Better to have the company go private (keep buying back shares until there aren't any), distribute dividends (especially if the company has securities it could spinoff to shareholders tax-free, like Graham's Northern Pipeline example), search for a private or public buyer or liquidate itself.
Nate,
ReplyDeleteI think you stumbled upon the answer right at the end there without realizing it:
It could be value investor activism!
These value investment situations are almost always cases where the management is stagnating and not fully realizing opportunities for value maximization. It behooves value investors in these situations to get active, try to get on the board and agitate for management to do something positive (buybacks, dividends, liquidation) to unlock the value.
Because these are mostly small companies, this is not only probably the "only" way to make something good happen, it's probably the most appropriate. It wouldn't take too many value investors working together and coordinating their efforts to roam around the value world looking for value castles to lay siege to and eventually conquer.
What do you think?
Nate,
ReplyDeleteSorry for comment spam but your underlying point is an interesting one. I was having this same discussion/realization with another investor last week. We were discussing companies that might be good for a takeover and he pointed out that one I mentioned was actually a bad target because there was too much insider ownership.
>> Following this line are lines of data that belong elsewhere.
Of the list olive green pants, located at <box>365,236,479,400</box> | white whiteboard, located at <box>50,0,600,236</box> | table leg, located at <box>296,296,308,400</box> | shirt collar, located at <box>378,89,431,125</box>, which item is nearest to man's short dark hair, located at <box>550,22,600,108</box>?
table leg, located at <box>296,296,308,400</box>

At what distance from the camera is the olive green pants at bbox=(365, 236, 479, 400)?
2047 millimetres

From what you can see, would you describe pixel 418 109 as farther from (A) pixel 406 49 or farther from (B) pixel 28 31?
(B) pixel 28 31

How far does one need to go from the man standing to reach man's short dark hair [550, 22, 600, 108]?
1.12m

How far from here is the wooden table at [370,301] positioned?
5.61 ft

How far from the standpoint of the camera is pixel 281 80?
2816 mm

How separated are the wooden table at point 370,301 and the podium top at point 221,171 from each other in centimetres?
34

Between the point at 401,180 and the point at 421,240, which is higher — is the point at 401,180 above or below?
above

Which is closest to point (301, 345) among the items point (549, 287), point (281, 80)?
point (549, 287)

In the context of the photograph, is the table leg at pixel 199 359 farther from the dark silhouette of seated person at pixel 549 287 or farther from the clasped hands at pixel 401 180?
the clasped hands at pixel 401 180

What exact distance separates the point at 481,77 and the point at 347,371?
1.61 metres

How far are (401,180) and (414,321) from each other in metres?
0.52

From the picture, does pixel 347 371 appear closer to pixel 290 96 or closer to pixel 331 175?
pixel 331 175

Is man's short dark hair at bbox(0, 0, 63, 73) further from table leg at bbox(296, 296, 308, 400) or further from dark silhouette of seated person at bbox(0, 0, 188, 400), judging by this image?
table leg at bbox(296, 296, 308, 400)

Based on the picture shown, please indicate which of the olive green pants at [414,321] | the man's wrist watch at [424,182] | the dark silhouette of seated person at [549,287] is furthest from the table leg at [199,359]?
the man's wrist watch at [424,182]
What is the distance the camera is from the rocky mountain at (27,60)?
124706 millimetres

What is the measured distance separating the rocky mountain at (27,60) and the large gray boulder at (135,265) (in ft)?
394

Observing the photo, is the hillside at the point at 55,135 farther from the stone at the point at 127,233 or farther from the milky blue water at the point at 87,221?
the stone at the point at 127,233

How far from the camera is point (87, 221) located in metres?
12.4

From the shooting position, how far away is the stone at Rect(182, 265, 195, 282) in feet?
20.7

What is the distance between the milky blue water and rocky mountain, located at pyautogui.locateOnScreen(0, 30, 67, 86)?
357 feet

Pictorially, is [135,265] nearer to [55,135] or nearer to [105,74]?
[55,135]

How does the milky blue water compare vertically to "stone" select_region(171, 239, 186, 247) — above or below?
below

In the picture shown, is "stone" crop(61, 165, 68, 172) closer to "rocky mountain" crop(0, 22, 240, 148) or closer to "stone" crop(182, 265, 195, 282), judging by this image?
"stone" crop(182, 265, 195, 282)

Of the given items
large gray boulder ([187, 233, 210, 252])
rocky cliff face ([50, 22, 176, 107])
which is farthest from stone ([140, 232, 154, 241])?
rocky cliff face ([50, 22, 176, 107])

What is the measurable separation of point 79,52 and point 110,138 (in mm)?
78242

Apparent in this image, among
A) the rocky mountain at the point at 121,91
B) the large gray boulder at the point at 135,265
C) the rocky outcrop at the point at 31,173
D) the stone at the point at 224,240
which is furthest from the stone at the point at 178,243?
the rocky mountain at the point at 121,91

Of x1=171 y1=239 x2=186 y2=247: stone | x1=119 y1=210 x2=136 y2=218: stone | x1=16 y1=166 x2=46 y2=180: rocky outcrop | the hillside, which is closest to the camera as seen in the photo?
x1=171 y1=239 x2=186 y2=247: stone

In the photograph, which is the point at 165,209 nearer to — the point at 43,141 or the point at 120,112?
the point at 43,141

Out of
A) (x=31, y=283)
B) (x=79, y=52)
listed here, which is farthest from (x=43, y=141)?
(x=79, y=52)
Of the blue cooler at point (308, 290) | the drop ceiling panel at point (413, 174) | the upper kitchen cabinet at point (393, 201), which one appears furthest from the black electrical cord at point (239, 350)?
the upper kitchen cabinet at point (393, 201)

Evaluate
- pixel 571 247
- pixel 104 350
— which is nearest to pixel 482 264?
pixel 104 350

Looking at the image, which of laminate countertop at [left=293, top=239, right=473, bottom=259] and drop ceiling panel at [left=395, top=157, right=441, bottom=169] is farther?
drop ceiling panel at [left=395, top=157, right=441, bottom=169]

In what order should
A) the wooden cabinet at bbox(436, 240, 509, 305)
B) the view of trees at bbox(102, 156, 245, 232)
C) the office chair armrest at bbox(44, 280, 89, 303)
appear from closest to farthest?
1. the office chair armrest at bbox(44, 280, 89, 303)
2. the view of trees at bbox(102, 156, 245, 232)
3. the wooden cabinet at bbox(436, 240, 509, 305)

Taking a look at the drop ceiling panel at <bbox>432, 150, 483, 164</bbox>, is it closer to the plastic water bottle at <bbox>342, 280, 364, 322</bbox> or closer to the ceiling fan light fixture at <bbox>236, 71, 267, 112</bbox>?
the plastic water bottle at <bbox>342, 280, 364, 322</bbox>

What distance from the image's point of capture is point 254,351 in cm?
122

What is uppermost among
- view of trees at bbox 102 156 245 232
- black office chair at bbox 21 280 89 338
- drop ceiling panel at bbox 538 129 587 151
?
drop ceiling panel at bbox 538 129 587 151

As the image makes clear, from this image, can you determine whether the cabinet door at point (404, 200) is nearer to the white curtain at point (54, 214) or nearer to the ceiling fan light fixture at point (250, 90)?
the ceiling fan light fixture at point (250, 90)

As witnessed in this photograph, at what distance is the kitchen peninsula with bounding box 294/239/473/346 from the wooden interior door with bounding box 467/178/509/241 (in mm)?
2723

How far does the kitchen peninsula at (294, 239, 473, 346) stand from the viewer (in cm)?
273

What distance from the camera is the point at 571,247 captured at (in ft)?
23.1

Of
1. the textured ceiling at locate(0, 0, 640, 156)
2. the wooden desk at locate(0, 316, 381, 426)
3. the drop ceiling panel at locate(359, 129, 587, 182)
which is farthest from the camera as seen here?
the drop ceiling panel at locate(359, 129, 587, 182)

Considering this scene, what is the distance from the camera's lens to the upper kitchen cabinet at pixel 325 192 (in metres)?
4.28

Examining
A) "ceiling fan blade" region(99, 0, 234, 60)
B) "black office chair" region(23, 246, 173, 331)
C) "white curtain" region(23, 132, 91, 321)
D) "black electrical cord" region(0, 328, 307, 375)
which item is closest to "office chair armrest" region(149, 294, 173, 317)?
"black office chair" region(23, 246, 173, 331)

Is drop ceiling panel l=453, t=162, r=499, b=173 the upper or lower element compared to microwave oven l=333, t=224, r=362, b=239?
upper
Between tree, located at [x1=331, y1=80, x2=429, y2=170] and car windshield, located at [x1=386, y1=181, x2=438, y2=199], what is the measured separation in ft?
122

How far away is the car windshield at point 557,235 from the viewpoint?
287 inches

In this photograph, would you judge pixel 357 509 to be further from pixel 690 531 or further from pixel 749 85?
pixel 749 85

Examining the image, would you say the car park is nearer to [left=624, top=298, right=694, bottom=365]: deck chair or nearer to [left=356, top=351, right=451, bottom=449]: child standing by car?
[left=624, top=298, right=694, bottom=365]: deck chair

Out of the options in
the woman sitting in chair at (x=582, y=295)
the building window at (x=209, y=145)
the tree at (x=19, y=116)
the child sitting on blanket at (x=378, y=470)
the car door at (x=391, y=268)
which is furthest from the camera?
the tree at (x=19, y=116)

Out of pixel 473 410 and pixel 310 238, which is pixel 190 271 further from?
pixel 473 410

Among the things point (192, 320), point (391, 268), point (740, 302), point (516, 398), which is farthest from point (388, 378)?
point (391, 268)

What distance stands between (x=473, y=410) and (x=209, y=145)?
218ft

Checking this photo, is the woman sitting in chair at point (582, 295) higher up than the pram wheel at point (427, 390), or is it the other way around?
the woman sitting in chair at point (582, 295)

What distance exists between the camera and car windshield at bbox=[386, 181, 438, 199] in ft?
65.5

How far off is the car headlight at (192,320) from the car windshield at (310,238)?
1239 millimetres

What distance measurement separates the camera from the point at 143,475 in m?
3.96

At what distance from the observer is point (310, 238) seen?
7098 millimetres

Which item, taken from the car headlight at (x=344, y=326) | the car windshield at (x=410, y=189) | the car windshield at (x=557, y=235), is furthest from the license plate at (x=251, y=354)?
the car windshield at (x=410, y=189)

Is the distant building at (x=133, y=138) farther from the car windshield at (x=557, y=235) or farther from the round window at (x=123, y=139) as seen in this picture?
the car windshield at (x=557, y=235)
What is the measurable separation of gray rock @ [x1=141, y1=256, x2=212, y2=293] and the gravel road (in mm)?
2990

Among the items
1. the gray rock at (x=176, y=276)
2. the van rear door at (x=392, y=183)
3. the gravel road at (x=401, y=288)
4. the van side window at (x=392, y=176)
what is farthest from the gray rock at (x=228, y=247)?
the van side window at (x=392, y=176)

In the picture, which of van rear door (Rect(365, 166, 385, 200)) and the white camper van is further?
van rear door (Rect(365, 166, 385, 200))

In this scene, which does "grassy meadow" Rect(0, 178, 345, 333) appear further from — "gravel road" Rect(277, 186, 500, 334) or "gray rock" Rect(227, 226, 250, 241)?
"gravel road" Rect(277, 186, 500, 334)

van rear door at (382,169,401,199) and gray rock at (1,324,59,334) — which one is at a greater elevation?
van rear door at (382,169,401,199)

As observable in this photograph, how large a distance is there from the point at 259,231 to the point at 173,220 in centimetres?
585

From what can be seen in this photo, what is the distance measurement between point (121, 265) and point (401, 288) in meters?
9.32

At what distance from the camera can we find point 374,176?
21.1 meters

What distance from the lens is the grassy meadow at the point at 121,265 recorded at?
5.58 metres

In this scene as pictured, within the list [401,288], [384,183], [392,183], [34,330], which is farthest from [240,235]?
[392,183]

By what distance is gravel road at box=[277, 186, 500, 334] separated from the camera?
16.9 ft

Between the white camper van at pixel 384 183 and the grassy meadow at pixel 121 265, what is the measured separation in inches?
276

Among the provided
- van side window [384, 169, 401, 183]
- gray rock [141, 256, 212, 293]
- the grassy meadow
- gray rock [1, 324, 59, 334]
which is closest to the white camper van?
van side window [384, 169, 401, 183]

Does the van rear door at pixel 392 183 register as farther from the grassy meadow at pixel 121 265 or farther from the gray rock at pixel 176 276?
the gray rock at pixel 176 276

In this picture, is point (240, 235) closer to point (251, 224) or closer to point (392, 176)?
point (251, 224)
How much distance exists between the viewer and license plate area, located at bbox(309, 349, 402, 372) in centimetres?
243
So, you're right-- institutional, insider and retail ownership value is always contextual. Are you attempting a control buy? Activism? Catalyst? Wait-and-see? Etc. Each strategy requires a different ideal shareholder structure and a lot of the time there's a mismatch.
I think it's one more part of the investment art worth considering before plunging in. A company could be cheap, but if you're approaching it as a control situation which it is really only cheap to an activist, you might get frustrated.
Often value is its own catalyst, as investors mobilize over a cheap situation, and press for change. Patience is good if you have a management team that is motivated to do well for outside passive minority investors, and has the talent to do it.
ReplyDeleteA cheap stock attracts value investors; value investors do not make a stock cheap. If they are too patient when management is not motivated/talented, yes, the stock will remain cheap -- that's a value trap, and avoiding them is what the better value investors do.
But the cheap stock is not the fault of the value investors directly; it is the fault of the management / controlling shareholders.
David,
DeleteThanks for the comment. I think the two keys to what you said are investors press for change, and management isn't shareholder unfriendly.
I don't think value investors make a stock cheap, but I wonder if the shareholders are mostly insiders and value investors if that could keep the price down.
Nate
I think the key to most situations, especially smaller stocks is actually transferring the cash flows to shareholders. If a security is a stream of cash flows, returning those flows to shareholders over time (dividends, buybacks) will drive the stock price and help it trade (up presumably) with intrinsic value. That is how I think of value being its own catalyst. The risk in many of these situations is the cash sits on the balance sheet or is reinvested and wasted. A dollar on a the balance sheet of something you don't have access to is not worth a dollar in a lot of cases. ITPC is a good example. Pink sheet with a negotiated buy back in place.